- Born: 1953 (age 72–73) United States
- Education: University of Houston
- Occupation: Businessman
- Known for: Former chairman and CEO of Cameron International Corporation when the Deepwater Horizon oil spill occurred

= Jack B. Moore =

American business executive in the oil industry

Jack B. Moore is an American oil industry executive who was the chairman, president and chief executive officer of Cameron International Corporation. He became the president and CEO in April 2008 and became the chairman of the board in May 2011. He retired in quarter 4 of 2015.

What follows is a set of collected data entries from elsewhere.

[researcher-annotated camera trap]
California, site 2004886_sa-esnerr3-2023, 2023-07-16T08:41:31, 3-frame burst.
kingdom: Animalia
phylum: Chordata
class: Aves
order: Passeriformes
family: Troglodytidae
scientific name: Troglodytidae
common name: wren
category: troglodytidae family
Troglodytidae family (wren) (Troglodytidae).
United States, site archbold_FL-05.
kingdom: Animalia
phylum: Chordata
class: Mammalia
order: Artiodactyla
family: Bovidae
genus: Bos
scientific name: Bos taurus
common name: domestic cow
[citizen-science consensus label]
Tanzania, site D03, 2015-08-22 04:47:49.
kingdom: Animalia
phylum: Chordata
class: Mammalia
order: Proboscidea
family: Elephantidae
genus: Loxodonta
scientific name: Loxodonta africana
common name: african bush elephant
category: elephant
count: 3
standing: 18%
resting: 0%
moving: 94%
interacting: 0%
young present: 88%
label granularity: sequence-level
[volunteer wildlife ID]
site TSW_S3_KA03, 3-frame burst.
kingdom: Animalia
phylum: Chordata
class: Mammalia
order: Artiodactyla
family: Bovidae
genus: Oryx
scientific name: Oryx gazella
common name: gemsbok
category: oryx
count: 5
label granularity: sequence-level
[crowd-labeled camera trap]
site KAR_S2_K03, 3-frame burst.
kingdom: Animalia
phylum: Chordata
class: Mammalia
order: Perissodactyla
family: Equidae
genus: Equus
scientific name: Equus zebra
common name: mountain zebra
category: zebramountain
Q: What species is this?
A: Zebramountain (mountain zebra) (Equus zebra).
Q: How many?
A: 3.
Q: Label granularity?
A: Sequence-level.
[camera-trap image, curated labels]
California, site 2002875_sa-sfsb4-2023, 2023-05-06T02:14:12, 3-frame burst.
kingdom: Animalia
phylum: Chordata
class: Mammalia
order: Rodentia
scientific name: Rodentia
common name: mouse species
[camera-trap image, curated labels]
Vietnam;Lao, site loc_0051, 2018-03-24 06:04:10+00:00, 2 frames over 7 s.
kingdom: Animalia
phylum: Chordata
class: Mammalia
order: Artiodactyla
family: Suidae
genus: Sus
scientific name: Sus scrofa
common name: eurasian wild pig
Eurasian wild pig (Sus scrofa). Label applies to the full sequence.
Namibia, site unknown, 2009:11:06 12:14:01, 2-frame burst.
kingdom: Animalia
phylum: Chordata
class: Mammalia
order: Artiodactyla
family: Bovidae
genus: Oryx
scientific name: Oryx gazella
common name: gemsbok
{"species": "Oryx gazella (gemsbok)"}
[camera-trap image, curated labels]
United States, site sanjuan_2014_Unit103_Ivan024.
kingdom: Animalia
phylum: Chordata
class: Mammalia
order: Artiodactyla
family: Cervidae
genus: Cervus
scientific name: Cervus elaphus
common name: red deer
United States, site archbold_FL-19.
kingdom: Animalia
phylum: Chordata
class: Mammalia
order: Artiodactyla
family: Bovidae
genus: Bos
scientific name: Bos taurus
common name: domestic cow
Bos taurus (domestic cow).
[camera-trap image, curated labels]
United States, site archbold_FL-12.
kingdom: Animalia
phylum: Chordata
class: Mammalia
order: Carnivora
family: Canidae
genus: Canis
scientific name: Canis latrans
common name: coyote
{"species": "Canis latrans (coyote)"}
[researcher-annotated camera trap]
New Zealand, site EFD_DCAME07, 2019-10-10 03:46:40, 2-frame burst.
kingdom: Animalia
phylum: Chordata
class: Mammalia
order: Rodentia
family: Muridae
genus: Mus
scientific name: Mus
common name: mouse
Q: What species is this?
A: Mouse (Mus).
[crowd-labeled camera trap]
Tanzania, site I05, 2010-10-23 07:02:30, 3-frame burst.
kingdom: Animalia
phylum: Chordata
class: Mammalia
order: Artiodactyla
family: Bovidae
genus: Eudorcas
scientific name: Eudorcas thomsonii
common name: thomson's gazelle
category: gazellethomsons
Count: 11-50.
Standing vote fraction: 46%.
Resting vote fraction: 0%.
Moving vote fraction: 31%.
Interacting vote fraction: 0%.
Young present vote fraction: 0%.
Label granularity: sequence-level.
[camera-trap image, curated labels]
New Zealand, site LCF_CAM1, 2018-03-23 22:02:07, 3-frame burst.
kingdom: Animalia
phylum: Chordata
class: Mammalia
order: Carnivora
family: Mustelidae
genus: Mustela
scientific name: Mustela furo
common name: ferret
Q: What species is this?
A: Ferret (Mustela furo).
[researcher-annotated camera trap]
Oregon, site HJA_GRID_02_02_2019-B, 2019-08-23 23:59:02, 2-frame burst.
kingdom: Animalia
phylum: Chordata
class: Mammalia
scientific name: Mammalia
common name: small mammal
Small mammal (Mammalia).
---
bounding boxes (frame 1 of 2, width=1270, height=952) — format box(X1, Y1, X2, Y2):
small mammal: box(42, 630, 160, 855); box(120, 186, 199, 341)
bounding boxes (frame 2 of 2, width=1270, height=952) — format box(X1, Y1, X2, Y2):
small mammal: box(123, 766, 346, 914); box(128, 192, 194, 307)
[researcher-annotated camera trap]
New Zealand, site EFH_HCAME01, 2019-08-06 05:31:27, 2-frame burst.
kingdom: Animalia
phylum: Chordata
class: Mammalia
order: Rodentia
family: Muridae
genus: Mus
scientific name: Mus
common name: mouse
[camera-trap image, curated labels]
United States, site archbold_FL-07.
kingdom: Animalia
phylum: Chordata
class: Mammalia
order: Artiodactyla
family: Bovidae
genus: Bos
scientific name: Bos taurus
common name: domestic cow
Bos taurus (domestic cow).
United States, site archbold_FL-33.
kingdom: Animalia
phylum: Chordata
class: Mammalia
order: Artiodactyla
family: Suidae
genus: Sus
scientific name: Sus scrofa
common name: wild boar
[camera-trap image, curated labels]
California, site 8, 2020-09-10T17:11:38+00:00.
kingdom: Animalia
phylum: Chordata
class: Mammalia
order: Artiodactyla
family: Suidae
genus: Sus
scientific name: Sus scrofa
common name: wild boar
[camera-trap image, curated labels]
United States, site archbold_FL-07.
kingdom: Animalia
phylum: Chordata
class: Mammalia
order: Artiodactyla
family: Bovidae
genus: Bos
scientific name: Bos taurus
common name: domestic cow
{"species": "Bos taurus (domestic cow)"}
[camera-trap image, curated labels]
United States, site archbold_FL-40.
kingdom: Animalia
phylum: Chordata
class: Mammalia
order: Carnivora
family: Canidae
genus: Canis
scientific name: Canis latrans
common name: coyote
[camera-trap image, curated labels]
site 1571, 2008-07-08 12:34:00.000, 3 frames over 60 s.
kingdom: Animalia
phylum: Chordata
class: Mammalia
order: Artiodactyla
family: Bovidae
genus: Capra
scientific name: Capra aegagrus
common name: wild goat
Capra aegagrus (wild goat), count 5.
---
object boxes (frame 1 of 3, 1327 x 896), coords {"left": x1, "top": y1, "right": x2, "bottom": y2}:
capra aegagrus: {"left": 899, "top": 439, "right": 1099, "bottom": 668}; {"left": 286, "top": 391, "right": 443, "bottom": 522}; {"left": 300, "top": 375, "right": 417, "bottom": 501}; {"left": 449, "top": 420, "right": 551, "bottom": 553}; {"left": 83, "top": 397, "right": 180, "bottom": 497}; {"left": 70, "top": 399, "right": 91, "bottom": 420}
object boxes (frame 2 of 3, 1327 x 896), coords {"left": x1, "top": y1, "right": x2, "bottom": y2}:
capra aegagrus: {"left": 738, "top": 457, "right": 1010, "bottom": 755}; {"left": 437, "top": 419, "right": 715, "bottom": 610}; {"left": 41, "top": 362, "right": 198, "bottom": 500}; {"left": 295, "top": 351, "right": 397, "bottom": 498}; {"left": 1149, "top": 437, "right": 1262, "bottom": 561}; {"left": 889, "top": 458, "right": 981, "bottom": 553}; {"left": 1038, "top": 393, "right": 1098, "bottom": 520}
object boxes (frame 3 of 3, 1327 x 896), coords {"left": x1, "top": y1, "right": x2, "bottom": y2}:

== Early life and education==
Moore was born in 1953 in the United States has a BBA from the University of Houston. He attended the six-week Advanced Management Program at Harvard Business School.

==Career==
He first joined Cameron's Drilling & Production Systems group in July 1999 as the VP and general manager for the Western Hemisphere. In July 2002 he was then named president for this group. Prior to joining Cameron, he worked at Baker Hughes Incorporated for 23 years where he held many management positions including as the vice president, Eastern and Western Hemisphere Operations.

==Controversy==
Moore was the president and CEO of the company already in 2010 when a BP oil rig exploded (called the Deepwater Horizon oil spill). It killed eleven workers and spilled millions of gallons of oil into the Gulf of Mexico. This caused one of the worst environmental disasters in US history. The company paid BP over $80 million in a negotiated settlement.

==Board memberships==
Moore serves on the board of directors for the American Petroleum Institute (API), the Petroleum Equipment Suppliers Association and the National Ocean Industries Association (NOIA). He is on the board of KBR, Inc. He is active as a leader, as well, with non-profits such as the Greater Houston Partnership, Spindletop Charities, Memorial Drive United Methodist Church and The University of Houston C.T. Bauer College of Business Dean’s Executive Board.

He was appointed to the University of Houston System Board of Regents by Governor Greg Abbott in 2018 for a six-year term and will serve through August 31, 2023. For fiscal year 2017-2018, he will serve as a member of the Academic and Student Success Committee, the Endowment Management Committee and the Facilities, Construction and Master Planning Committee.